Description of the task ▸ Give the captions from the records below as a numbered list, skipping any record that has no text. Include only the text, not the pictures.
╭──
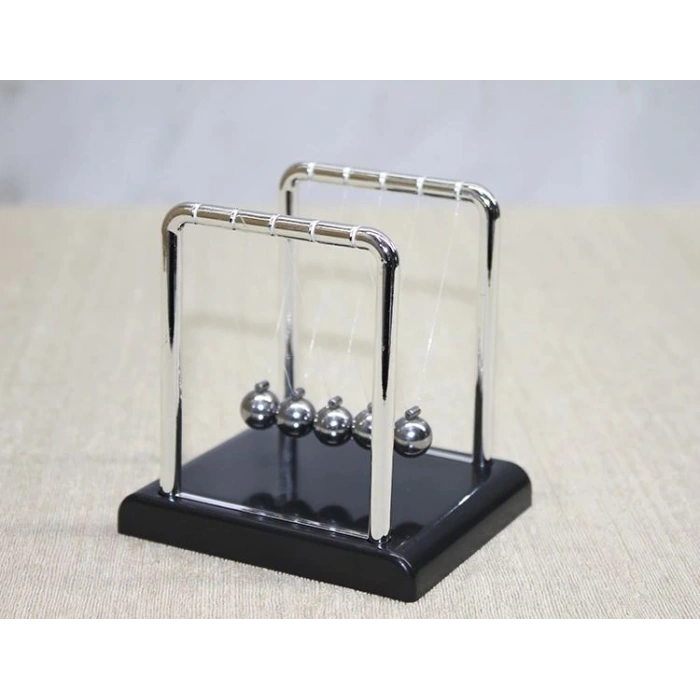 pilelistore™ Denge Balans Alk3800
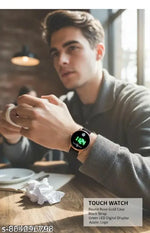 MAPPLE DIGITAL WRIST WATCH C-95 MAPPLE 9-SERIES-DIGITAL DISPLAY WATCH Digital Watch - For Men & Women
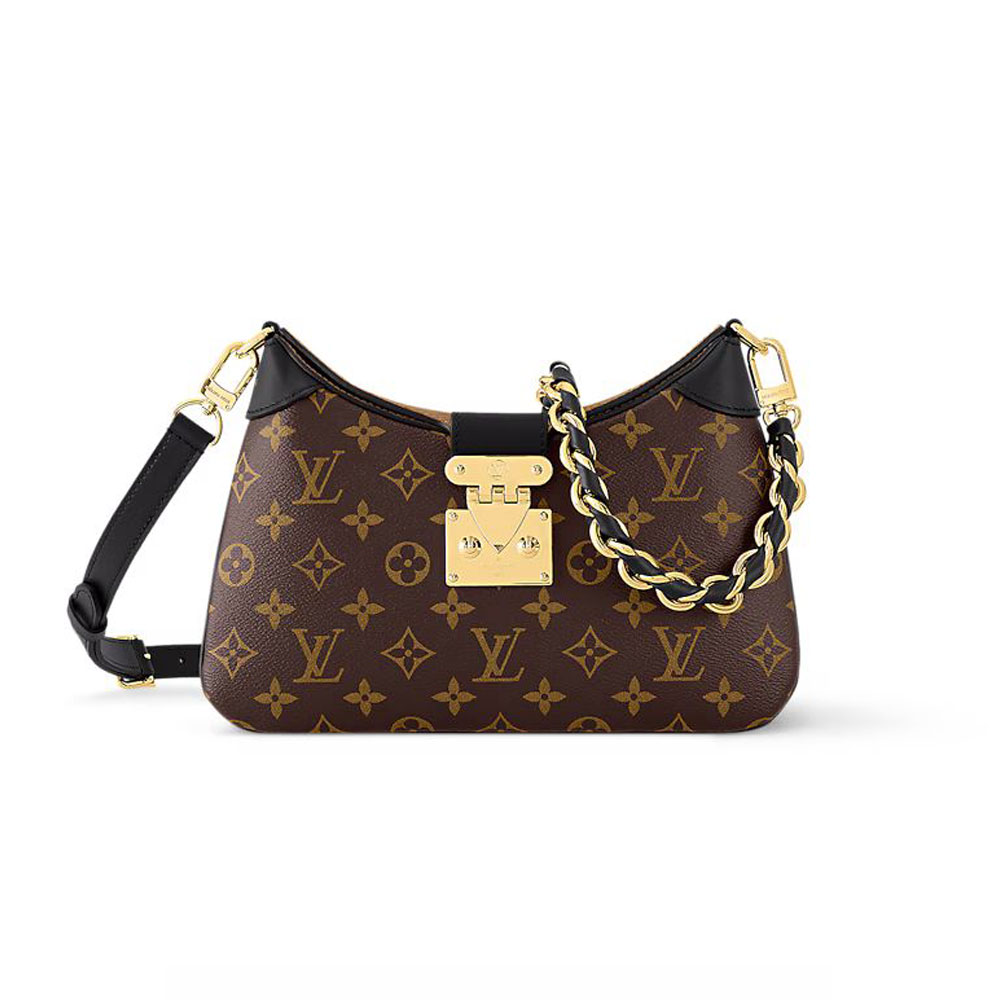 Louis-Vuitton-Twinny-Other-Monogram-Canvas-M46659_1-logo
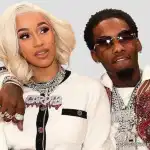 233904d3 1b78 4780 97ea c6c808921dcd 0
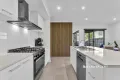 Property photo of 11 Everfair Crescent Officer VIC 3809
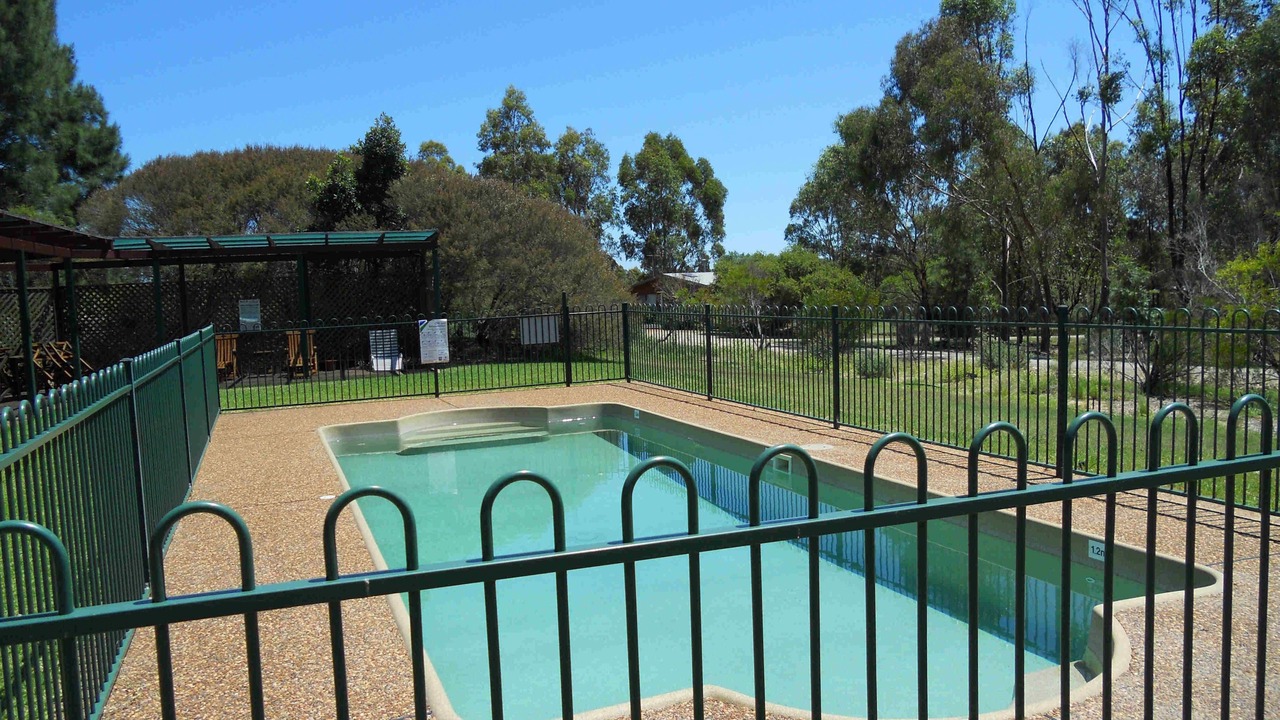 Photo of Outdoor in Pokolbin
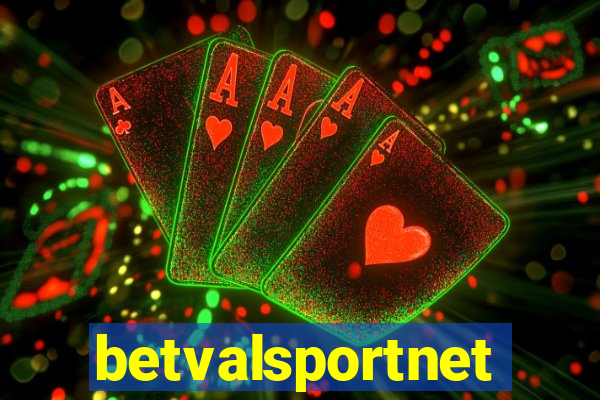 betvalsportnet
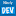 'nicelydev.com' icon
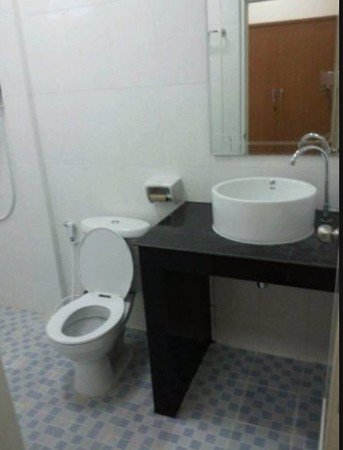 ขายบ้านทาวน์โฮม-ลักษณาวดี-มมส-ใหม่-จมหาสารคามโซนvip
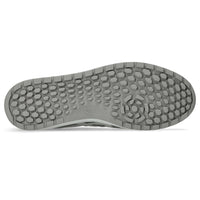 Asics JAPAN S Golf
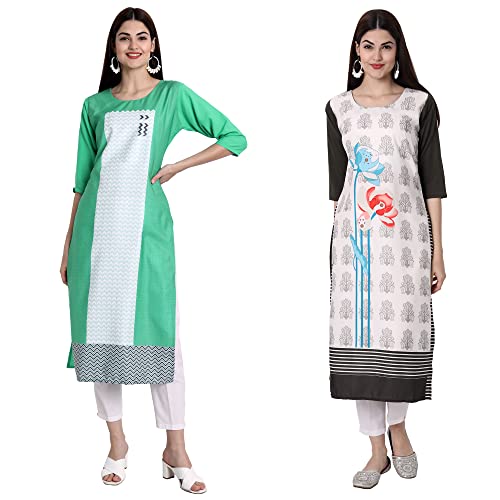 Image of Women Kurta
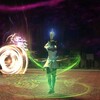 【ゲーム】【PS4】【FF14】幻術士がレベル30になったので白魔道士にチェンジしました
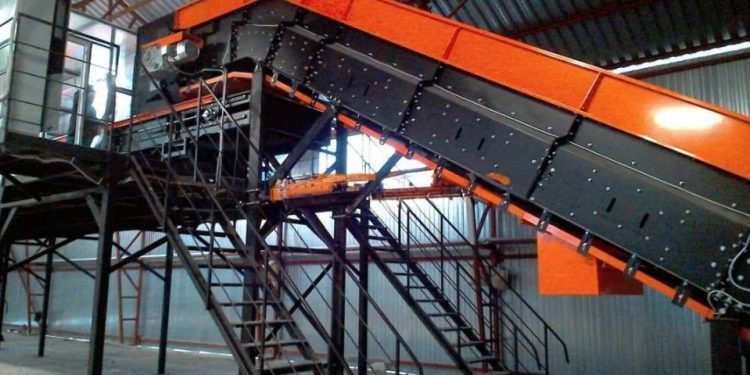 Казахстан разработал Концепцию управления всеми видами отходов на 2026–2030 годы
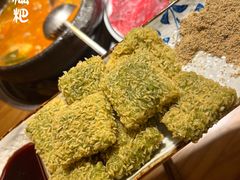 -贵厨酸汤牛肉(花果园国际中心店)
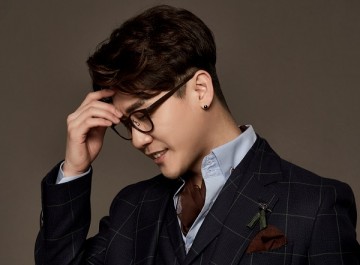 영탁  누나가 딱이야로 전국구 스타 발돋움 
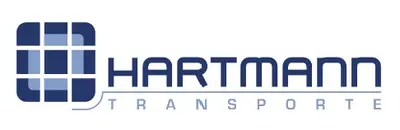 Hartmann Transporte AG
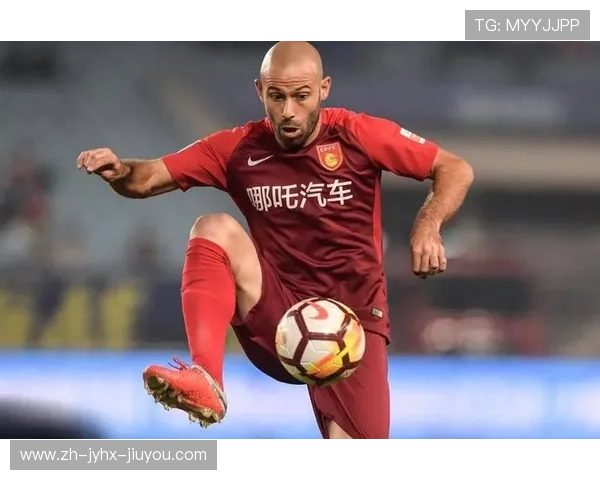 中超联赛黑人球员盘点:六位技术与身体兼备的关键外援 中超联赛黑人球员盘点:六位技术与身体兼备的关键外援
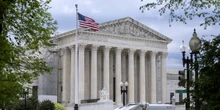 3 minuti faLa Corte Suprema degli Stati Uniti ha permesso a Trump di iniziare a smantellare il dipartimento dell’Istruzione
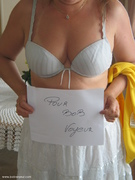 couple photo certifiée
╰──
Answer for this exercise ▸
1.  pilelistore™ Denge Balans Alk3800
2.  MAPPLE DIGITAL WRIST WATCH C-95 MAPPLE 9-SERIES-DIGITAL DISPLAY WATCH Digital Watch - For Men & Women
3.  Louis-Vuitton-Twinny-Other-Monogram-Canvas-M46659_1-logo
4.  233904d3 1b78 4780 97ea c6c808921dcd 0
5.  Property photo of 11 Everfair Crescent Officer VIC 3809
6.  Photo of Outdoor in Pokolbin
7.  betvalsportnet
8.  'nicelydev.com' icon
9.  ขายบ้านทาวน์โฮม-ลักษณาวดี-มมส-ใหม่-จมหาสารคามโซนvip
10.  Asics JAPAN S Golf
11.  Image of Women Kurta
12.  【ゲーム】【PS4】【FF14】幻術士がレベル30になったので白魔道士にチェンジしました
13.  Казахстан разработал Концепцию управления всеми видами отходов на 2026–2030 годы
14.  -贵厨酸汤牛肉(花果园国际中心店)
15.  영탁  누나가 딱이야로 전국구 스타 발돋움 
16.  Hartmann Transporte AG
17.  中超联赛黑人球员盘点:六位技术与身体兼备的关键外援 中超联赛黑人球员盘点:六位技术与身体兼备的关键外援
18.  3 minuti faLa Corte Suprema degli Stati Uniti ha permesso a Trump di iniziare a smantellare il dipartimento dell’Istruzione
19.  couple photo certifiée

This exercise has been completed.